Few of King’s biographies even mention the fact that
he once lived in Camden, New Jersey and gave an important speech on non-violent
social change to a convention of Quakers in Cape May.
Especially
ignored is the incident at Mary’s Café, before he was famous, filed a complaint
in Maple Shade against a man who refused him service, an incident that may have
sparked his interest in civil rights and taking it up as a cause.
It was June 12, 1950 when King and Walter R. McCall,
a fellow Theological Seminary student and their dates Pearl Smith and Doris
Wilson were out for a drive and pulled off the highway to a small roadside café
called Mary’s Place.
A previously unhearled crossroads that some say was
a pivital place in time that may have sparked King’s commitment to civil rights
and was thus a significant event in the history of the civil rights movement in
the United States.
They sat down in a booth and awaited service, which
never came, and when they complained, the bartender took a gun out from behind
the counter, went to the door and shot it into the air.
King and his friends went to the local police and
filed a complaint, which led to the arrest of the bartender – Ernest Nichols,
and a court date. When W. Thomas McGann, the Burlington County attorney who
represented Nichols died, the event was mentioned in his obituary and caught my
attention.
Mary’s Place was located within the clover leaf
intersection at Route 73 and Camden Road, Main Street in Maple Shade, a small town
between Pennsauken and Morristown.
After reading the lawyer’s obituary I took a drive
to the location and found Mary’s Place still standing, a closed, boarded up
roadside bar , and through its windows I could see the stools placed upside
down on the bar and chairs on the tables, just as it was left year’s earlier.
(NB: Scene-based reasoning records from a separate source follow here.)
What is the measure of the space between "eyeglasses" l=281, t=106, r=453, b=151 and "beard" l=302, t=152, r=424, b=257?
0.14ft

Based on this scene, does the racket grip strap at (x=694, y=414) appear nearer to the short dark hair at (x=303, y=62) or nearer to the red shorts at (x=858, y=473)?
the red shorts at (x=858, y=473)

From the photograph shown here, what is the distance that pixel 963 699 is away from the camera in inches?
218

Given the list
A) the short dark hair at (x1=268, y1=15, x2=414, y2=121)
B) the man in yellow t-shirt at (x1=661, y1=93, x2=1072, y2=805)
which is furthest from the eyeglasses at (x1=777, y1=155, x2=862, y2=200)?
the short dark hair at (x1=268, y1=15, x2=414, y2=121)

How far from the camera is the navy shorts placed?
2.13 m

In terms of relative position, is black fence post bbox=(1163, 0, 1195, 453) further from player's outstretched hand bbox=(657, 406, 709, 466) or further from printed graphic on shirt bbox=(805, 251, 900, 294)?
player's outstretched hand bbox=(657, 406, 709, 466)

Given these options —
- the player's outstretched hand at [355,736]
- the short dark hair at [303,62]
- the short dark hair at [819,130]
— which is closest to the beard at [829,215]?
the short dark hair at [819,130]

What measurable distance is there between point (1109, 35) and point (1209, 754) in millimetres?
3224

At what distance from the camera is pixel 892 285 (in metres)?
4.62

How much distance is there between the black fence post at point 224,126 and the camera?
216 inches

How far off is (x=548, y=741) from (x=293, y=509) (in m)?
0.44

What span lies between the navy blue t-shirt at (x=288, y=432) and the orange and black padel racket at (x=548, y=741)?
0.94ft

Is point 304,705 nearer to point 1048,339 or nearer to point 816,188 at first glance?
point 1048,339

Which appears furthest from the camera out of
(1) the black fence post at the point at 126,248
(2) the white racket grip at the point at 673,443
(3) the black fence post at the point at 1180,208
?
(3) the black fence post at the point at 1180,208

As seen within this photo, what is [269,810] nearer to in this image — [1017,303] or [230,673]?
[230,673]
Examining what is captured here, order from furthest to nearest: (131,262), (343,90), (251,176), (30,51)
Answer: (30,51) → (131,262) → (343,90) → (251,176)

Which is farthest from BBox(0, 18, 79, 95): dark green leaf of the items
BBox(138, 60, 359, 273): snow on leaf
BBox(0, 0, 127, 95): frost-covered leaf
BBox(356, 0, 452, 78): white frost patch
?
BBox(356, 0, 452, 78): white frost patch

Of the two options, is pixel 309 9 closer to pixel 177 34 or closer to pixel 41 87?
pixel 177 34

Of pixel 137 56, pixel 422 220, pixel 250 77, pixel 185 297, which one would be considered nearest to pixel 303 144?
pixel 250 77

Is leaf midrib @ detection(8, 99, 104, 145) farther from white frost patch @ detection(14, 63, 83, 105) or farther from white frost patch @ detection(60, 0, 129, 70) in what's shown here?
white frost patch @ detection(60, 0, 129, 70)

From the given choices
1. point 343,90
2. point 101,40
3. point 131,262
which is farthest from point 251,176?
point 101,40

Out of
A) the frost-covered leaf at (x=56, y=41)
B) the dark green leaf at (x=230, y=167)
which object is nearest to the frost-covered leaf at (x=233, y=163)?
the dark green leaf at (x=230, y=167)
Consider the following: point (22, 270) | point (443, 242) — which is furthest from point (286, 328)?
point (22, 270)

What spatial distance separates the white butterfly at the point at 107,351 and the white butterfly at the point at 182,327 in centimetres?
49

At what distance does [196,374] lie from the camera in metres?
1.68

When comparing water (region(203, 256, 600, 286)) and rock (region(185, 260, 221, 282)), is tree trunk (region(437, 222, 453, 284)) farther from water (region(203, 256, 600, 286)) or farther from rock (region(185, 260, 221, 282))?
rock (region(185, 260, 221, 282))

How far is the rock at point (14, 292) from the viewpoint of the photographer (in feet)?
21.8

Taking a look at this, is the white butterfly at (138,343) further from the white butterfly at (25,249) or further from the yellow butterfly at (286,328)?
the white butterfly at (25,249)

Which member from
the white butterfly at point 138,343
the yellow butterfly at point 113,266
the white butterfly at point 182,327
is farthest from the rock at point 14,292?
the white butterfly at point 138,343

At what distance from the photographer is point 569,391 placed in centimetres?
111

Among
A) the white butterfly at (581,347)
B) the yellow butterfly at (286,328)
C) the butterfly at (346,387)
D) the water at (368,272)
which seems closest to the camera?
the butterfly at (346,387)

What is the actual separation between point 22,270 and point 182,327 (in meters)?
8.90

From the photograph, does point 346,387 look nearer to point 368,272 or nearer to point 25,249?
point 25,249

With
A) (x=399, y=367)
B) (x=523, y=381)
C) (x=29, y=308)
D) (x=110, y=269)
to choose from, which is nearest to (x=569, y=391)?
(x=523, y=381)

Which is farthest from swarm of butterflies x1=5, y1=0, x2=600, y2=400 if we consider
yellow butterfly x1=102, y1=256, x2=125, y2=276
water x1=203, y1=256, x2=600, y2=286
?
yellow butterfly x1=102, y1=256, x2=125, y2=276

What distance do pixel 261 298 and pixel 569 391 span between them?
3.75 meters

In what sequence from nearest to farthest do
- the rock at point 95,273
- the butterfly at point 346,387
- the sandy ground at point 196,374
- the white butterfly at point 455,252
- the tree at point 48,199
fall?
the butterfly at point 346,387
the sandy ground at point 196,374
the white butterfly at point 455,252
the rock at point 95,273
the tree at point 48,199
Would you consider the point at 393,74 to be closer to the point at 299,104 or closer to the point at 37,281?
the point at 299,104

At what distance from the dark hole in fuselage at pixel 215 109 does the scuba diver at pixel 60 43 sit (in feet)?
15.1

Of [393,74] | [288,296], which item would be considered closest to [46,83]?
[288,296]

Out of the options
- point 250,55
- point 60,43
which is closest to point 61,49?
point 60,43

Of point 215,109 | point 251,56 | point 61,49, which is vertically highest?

Now owned by the NJ Dept of Transportation, they soon leveled the place,
unaware of its historical significance.
Now, Patrick Duff has initiated a movement of sorts
to recognize the place by making it a park with benches and an historical
plaque that would explain the sites significance, and he has garnered up some
significant support from a local community that didn’t even know their hometown
was the scene of such an event, including the NAACP.
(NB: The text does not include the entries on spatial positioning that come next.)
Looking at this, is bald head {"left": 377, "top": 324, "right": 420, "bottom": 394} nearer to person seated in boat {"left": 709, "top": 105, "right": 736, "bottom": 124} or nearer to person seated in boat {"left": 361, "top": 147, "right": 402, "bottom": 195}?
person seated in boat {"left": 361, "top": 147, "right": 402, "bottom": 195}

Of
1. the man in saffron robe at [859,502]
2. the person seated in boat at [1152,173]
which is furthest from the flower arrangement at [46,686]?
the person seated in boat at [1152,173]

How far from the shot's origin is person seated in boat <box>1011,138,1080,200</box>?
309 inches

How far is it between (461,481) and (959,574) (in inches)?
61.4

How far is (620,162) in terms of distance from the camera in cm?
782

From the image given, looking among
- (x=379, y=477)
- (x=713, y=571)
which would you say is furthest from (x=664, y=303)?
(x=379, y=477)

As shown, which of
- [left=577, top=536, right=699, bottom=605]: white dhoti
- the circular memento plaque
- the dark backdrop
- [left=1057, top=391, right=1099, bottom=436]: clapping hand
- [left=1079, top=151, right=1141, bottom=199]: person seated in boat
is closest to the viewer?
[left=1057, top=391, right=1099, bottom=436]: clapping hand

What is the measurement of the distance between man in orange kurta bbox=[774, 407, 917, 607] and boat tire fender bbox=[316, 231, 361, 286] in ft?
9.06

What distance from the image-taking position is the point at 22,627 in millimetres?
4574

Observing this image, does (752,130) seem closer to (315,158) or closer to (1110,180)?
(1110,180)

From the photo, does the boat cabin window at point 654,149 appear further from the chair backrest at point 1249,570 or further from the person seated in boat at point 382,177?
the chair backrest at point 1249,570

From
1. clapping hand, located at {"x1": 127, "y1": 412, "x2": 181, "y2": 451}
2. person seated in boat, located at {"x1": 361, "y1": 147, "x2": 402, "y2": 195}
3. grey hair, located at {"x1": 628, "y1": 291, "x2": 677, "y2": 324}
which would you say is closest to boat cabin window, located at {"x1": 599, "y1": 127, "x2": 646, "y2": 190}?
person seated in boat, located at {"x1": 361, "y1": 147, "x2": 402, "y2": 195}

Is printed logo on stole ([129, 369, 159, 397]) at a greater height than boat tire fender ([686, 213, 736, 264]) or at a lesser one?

Local reporter Daniel Nester and Philadelphia
attorney David Larrson have both taken an interest and local officials are now
supporting the idea of an MLK Park and historical plaque at the site where
Mary’s Place once stood.
Duff has also obtained a copy of the original
complaint that King and his friends made against Nichols, which also indicates that at the time King lived in Camden at 753 Walnut Street in South Camden.
Proposed wording for historical marker:
This was the location of Mary’s Place Café, Maple
Shade, New Jersey, where on June 12, 1950 Crozier Theological Seminary divinity
students Martin Luther King, Jr. and Walter R. McCall and their dates Pearl E.
Smith and Doris Wilson were refused service by Ernest Nichols.
When they persisted Nichols shot a gun into the air,
an incident that led to charges being filed against Nichols and is said to have
inspired King to take up the cause of civil rights.